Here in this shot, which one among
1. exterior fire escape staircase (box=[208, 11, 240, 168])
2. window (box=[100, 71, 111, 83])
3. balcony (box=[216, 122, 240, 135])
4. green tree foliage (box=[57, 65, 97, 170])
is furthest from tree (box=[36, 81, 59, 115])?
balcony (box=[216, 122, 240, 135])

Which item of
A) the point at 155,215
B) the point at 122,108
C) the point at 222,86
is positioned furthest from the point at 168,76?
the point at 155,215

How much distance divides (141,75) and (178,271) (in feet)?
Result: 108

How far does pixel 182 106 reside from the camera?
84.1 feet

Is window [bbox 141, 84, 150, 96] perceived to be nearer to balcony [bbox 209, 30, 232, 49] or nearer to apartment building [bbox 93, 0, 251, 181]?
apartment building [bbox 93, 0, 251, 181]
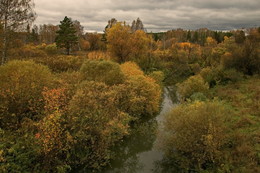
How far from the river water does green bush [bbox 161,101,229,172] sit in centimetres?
185

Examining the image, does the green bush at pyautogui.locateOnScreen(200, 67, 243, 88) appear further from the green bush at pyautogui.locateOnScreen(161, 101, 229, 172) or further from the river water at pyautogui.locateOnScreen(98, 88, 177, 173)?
the green bush at pyautogui.locateOnScreen(161, 101, 229, 172)

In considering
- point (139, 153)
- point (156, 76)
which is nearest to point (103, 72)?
point (139, 153)

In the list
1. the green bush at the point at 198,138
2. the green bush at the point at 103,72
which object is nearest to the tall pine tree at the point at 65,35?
the green bush at the point at 103,72

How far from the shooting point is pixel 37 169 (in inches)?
443

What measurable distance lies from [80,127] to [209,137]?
25.1ft

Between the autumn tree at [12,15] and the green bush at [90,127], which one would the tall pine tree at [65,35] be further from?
the green bush at [90,127]

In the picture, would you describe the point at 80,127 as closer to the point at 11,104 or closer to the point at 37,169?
the point at 37,169

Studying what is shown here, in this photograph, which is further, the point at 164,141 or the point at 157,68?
the point at 157,68

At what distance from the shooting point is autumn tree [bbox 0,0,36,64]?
20.2 meters

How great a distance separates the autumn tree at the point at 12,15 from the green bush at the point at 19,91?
24.9 feet

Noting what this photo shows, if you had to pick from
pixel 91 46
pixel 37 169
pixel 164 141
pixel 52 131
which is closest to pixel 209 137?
pixel 164 141

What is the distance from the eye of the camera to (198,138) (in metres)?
12.5

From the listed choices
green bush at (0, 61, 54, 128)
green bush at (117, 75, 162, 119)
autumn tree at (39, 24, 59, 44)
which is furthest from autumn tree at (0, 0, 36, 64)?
autumn tree at (39, 24, 59, 44)

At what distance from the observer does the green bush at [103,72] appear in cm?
2173
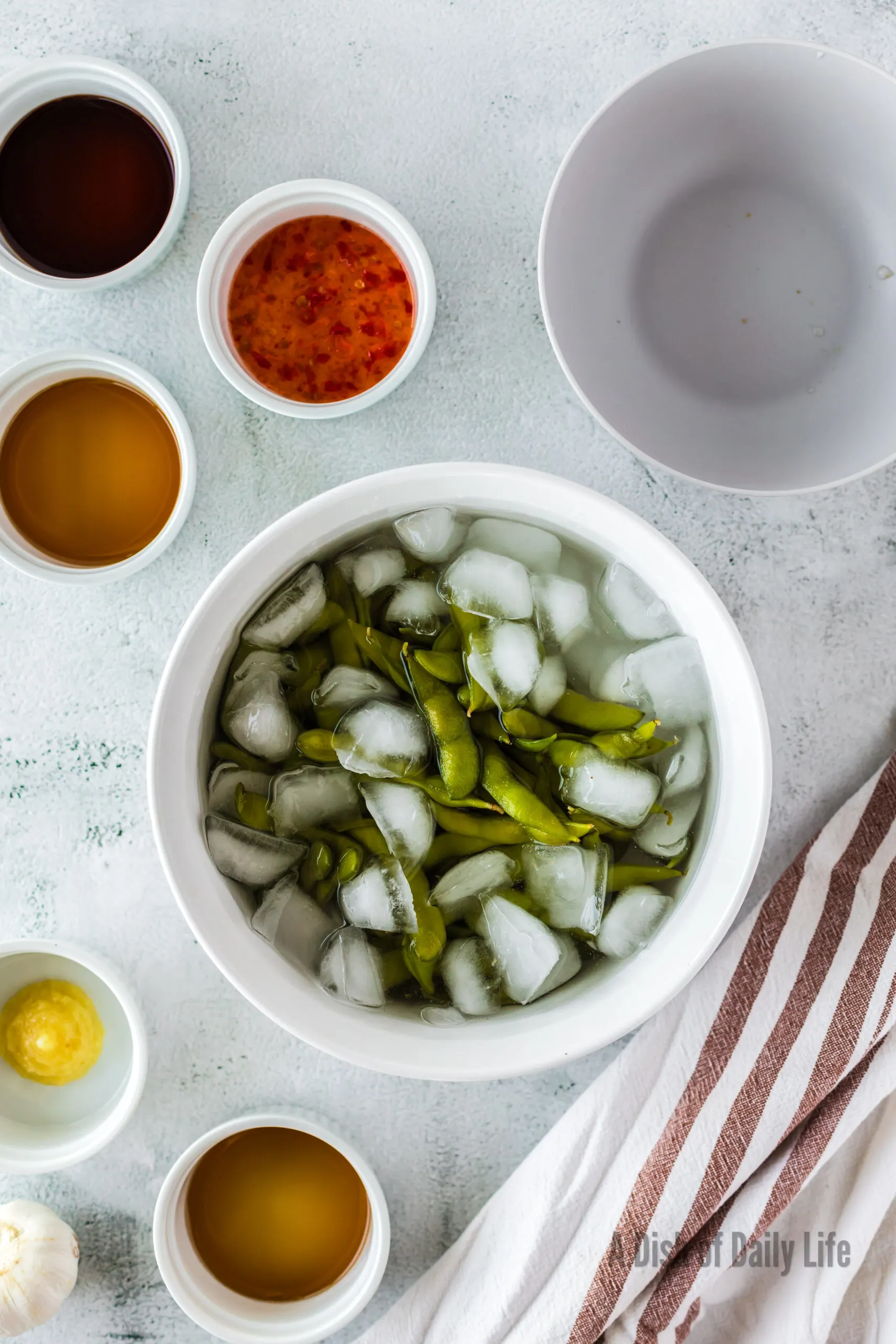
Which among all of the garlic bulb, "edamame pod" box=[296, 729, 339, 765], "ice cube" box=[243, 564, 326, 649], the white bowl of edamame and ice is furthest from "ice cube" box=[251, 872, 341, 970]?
the garlic bulb

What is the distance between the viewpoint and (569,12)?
1.03 m

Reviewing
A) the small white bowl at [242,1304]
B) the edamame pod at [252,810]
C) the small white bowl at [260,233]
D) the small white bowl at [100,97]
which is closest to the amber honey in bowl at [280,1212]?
the small white bowl at [242,1304]

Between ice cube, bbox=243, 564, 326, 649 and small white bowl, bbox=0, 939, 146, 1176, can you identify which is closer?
ice cube, bbox=243, 564, 326, 649

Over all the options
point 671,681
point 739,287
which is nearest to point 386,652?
point 671,681

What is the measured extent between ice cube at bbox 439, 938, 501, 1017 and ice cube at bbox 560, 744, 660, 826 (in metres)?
0.16

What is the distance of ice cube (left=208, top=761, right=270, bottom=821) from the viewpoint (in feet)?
2.91

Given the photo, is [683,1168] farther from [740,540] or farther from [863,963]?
[740,540]

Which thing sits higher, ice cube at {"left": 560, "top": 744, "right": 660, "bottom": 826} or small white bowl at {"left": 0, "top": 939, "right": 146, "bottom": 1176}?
ice cube at {"left": 560, "top": 744, "right": 660, "bottom": 826}

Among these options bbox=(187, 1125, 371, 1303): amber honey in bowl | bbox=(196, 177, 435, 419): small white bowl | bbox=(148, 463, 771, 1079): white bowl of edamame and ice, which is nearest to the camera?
bbox=(148, 463, 771, 1079): white bowl of edamame and ice

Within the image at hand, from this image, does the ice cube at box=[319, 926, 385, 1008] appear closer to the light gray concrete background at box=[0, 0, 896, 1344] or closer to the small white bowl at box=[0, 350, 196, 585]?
the light gray concrete background at box=[0, 0, 896, 1344]

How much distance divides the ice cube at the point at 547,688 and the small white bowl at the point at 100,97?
1.84 ft

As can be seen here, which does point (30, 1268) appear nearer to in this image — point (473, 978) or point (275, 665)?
point (473, 978)

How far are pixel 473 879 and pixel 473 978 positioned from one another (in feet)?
0.29

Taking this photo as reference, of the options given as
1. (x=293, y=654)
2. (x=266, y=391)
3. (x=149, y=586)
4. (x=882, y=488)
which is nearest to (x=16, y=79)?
(x=266, y=391)
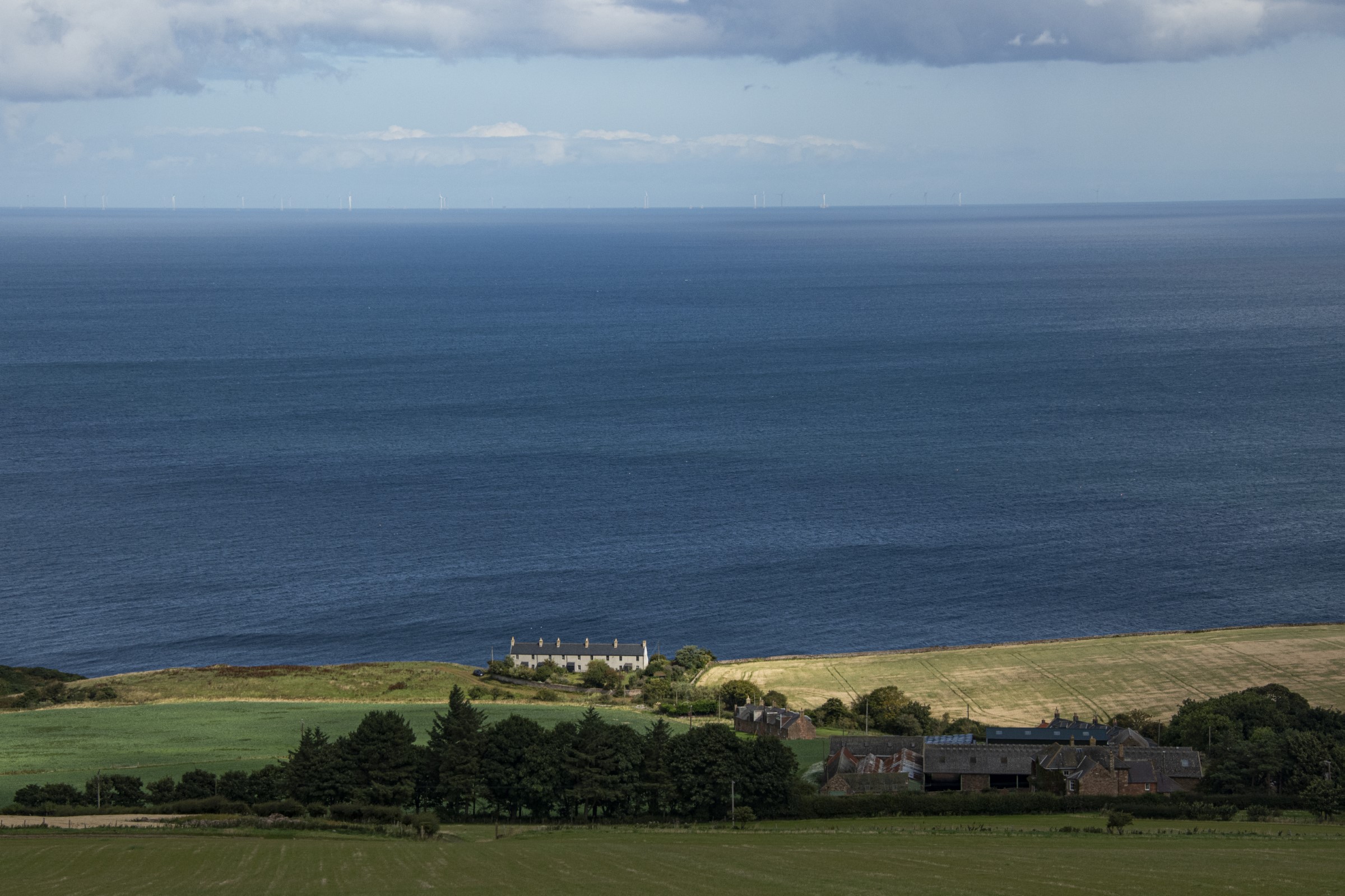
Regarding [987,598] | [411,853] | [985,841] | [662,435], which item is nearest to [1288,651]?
[987,598]

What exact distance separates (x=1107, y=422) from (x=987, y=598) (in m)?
62.8

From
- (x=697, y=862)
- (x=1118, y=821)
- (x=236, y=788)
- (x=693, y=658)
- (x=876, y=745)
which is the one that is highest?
(x=693, y=658)

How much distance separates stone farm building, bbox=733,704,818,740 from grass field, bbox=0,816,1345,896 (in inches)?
692

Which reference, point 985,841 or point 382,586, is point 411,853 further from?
point 382,586

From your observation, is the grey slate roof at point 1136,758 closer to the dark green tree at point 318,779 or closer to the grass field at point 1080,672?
the grass field at point 1080,672

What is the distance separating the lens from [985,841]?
4434 cm

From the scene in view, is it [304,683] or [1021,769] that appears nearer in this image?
[1021,769]

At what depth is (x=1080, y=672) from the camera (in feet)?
250

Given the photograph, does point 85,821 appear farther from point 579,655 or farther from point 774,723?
point 579,655

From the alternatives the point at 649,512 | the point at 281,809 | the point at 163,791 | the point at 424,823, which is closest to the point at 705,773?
the point at 424,823

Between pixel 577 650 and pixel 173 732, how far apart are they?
984 inches

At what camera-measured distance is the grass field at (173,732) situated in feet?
190

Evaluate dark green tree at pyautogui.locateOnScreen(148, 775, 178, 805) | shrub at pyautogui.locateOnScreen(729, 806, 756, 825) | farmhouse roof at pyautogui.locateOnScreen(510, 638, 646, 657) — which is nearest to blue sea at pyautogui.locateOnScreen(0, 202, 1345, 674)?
farmhouse roof at pyautogui.locateOnScreen(510, 638, 646, 657)

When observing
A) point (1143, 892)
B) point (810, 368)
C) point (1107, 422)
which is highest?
point (810, 368)
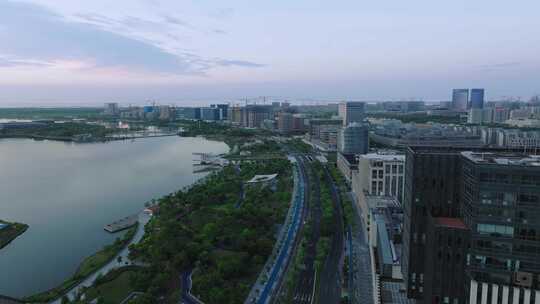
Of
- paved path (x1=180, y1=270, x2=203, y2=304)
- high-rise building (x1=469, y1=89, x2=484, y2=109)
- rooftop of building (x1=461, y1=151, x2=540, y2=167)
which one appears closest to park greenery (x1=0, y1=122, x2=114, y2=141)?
paved path (x1=180, y1=270, x2=203, y2=304)

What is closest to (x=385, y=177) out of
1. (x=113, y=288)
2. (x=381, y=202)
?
(x=381, y=202)

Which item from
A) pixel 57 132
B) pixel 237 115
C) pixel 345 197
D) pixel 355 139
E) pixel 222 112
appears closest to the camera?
pixel 345 197

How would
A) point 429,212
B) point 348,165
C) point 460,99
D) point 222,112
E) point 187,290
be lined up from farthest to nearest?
point 222,112
point 460,99
point 348,165
point 187,290
point 429,212

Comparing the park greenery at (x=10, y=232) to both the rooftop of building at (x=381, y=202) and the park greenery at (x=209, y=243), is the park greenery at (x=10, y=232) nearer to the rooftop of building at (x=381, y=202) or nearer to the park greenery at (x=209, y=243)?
the park greenery at (x=209, y=243)

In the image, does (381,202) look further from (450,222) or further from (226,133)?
(226,133)

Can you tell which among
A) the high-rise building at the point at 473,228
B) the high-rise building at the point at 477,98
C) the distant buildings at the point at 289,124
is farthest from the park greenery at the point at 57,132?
the high-rise building at the point at 477,98

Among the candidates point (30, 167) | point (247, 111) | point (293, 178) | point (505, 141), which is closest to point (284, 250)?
point (293, 178)

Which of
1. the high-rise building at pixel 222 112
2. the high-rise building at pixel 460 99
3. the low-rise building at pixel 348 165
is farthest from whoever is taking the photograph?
the high-rise building at pixel 222 112
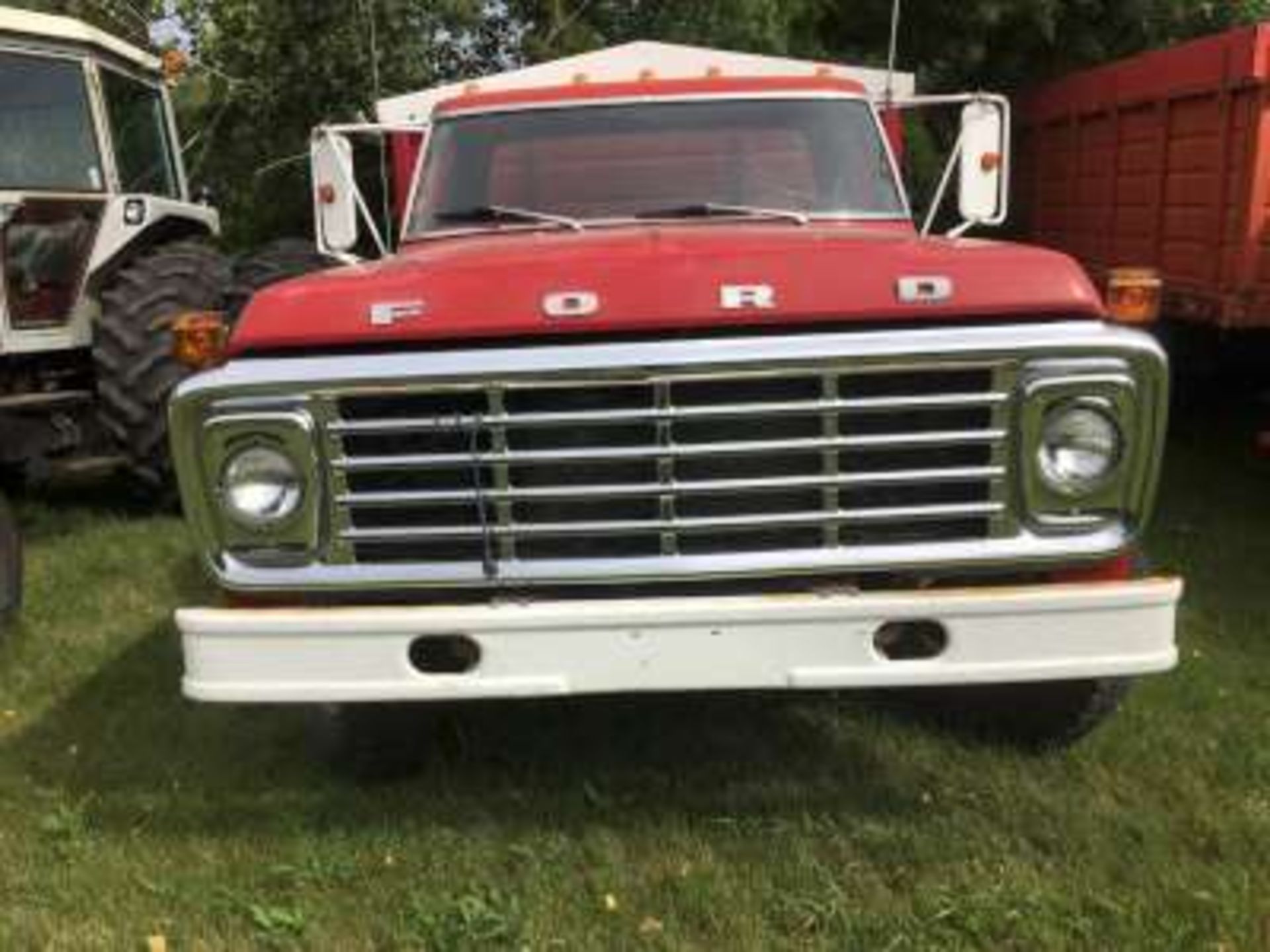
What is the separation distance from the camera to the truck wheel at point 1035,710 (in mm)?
4094

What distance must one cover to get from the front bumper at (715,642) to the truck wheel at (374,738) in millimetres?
685

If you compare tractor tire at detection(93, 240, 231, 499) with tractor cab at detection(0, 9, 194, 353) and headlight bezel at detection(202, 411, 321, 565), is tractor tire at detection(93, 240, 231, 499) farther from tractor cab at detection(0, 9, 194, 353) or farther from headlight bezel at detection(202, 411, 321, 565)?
headlight bezel at detection(202, 411, 321, 565)

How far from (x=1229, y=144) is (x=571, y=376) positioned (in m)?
4.82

Task statement: Starting at the line that has "Among the candidates" and continuing through the last of the entries, rewrite those lines with "truck wheel" swapped for "rear wheel" and nothing else changed. Omit the pictures.

The output:
Among the candidates point (30, 167) | point (247, 111) | point (293, 178) | point (505, 141), which is closest to point (284, 250)?
point (293, 178)

Which of
1. the high-rise building at pixel 222 112
2. the high-rise building at pixel 460 99
3. the low-rise building at pixel 348 165
is farthest from whoever is taking the photograph?
the high-rise building at pixel 222 112
What is the separation distance from the camera to the rear wheel at point 1035,710 (in mm)?
4094

What distance must one cover to get from the front bumper at (715,642) to the rear wheel at (374,738) in millimetres?
685

If you compare tractor tire at detection(93, 240, 231, 499) with tractor cab at detection(0, 9, 194, 353) and headlight bezel at detection(202, 411, 321, 565), is tractor tire at detection(93, 240, 231, 499) farther from tractor cab at detection(0, 9, 194, 353) or farther from headlight bezel at detection(202, 411, 321, 565)?
headlight bezel at detection(202, 411, 321, 565)

How far from (x=1229, y=144) is (x=571, y=376) positioned (in m)?
4.82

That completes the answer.